Itinéraire d’un skin’ repenti

Publié le 22/06/2013 à 07H50

Une vie. Skinhead sanglant, P’tit Willy prêche amour et non-violence depuis le temple qu’il a érigé à Saint-Etienne-du-Rouvray.

William Deligny, autrefois P’tit Willy, aujourd’hui Yati Swami

William Deligny, autrefois P’tit Willy, aujourd’hui Yati Swami

Né William Deligny voilà 46 ans, baptisé à la bière et à l’hémoglobine par les skins d’Assas, P’tit Willy ouvre la porte de son monastère hindouiste, tout d’orange vêtu.
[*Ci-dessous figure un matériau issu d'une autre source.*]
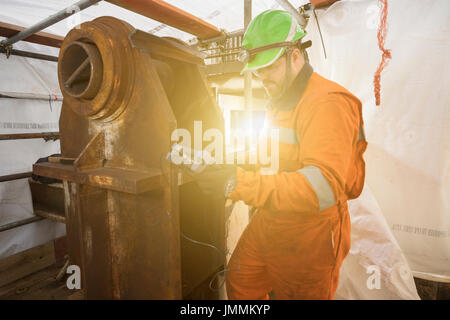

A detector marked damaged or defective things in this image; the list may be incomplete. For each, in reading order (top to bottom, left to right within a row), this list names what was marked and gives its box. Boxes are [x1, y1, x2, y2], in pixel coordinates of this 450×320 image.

rusted metal surface [0, 21, 64, 48]
rusty metal machinery [32, 16, 225, 298]
rusted metal surface [32, 16, 225, 298]
rusted metal surface [107, 0, 223, 39]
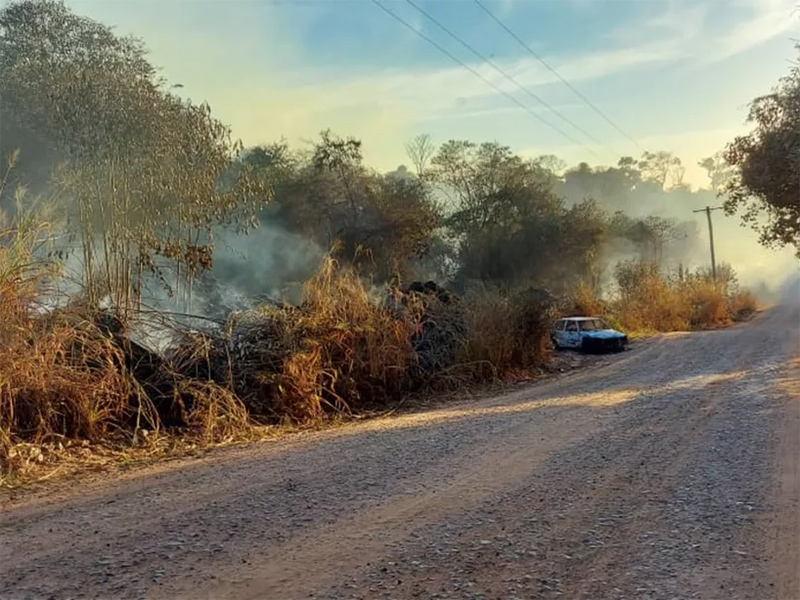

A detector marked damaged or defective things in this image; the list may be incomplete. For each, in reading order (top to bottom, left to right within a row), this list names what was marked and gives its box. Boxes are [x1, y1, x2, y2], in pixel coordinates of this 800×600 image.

burned vehicle [552, 316, 628, 354]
Si le cheveu reste aussi ras et l’enveloppe lourde, le cœur semble plus léger malgré l’ombre des noirs souvenirs qui lui collent encore à la peau. Comme ce dernier tatouage à l’avant-bras. L’empreinte indélébile de son autre vie qu’il n’a pu ou pas effacé.
Rue du Madrillet, à Saint-Etienne-du-Rouvray, se dresse l’ocre bâtisse où s’inscrit « Visites-Cours de yoga-Conférence-Musique indienne-Musée-Boutique ». P’tit Willy ou plutôt Yati Swami : « On a pris un bus et fait le tour de la France pour trouver un endroit. Ici, ce n’était pas cher et près de Paris. Un squat en ruine. On a tout refait. Sept ans de travaux avec l’argent récolté en Inde auprès des communautés. »

De tortionnaire à martyr

Vaisnava compte six membres. Sans compter un grand bassin où esturgeons, « non c’est pas des requins », et carpes dodues apaisent le regard des bousculés de la vie. « Ici, c’est une communauté religieuse reconnue par l’Etat », répète fièrement celui qui évalue à 200 les personnes passant régulièrement le porche du temple. « Des gens du quartier, des gens perdus, des gamins. Ça vient de loin, de Bordeaux, de l’étranger… »
Ces temps-ci, Pt’it Willy voyage en mode parigot. Chez Ardisson, « un mec avec un cœur gros comme ça », où il a laissé son manuscrit mais également chez les gangs de motards. Son pedigree en guise de passeport lui autorise l’intimité, parfois la confession, des plus violents infréquentables. « Y’a pas longtemps, un chef de bande a pleuré sur mon épaule après avoir demandé aux autres de nous laisser seuls. »
C’est au milieu des années 90, dans une rame de métro parisien que P’tit Willy passera de l’ombre à la lumière. De tortionnaire à martyr. « Etalé sur les quatre sièges, comme le roi du monde. Un arabe s’est assis à côté de moi et m’a demandé ce qui n’allait pas… »
La mue du skinhead en moine sera douloureusement longue. « J’ai d’abord perdu toute ma force, je ne pouvais plus me battre. Plus l’envie, les bras qui tombent. Et en même temps ça me dégoûtait… Je marchais dans Paris, seul à traîner dans les rues. La bande me manquait, je pleurais. J’ai pris une dernière cuite, je suis rentré chez ma femme et mon gosse, j’ai levé la main...»
Un second choc de lumière sera nécessaire. « Je suis retourné chez mes parents. Dans l’ascenseur, j’ai retrouvé une copine d’enfance, juive, et son bébé. Moi en face avec ma tenue noir, nazie… Holocauste… Malaise… » La tête secoue, le menton tombe, les yeux se ferment, la voix toujours plus lasse.
Alors dis-nous P’tit Willy, raconte, crache ta vérité que tout le monde en profite. « J’ai d’abord beaucoup lu, moi javais jamais touché un livre. Des trucs sur le bouddhisme, la bible oui mais pas le coran. La religion m’a permis de penser, de comprendre que je pouvais me racheter. »
Voilà donc vingt ans que Yati Swami soigne son âme et celle des autres. Aux dernières nouvelles, il cherche un éditeur et compte ouvrir un club de motards. En deux roues comme à pied, la route est longue mais le chemin en vaut la peine. Celui des autres qu’il a ravagé.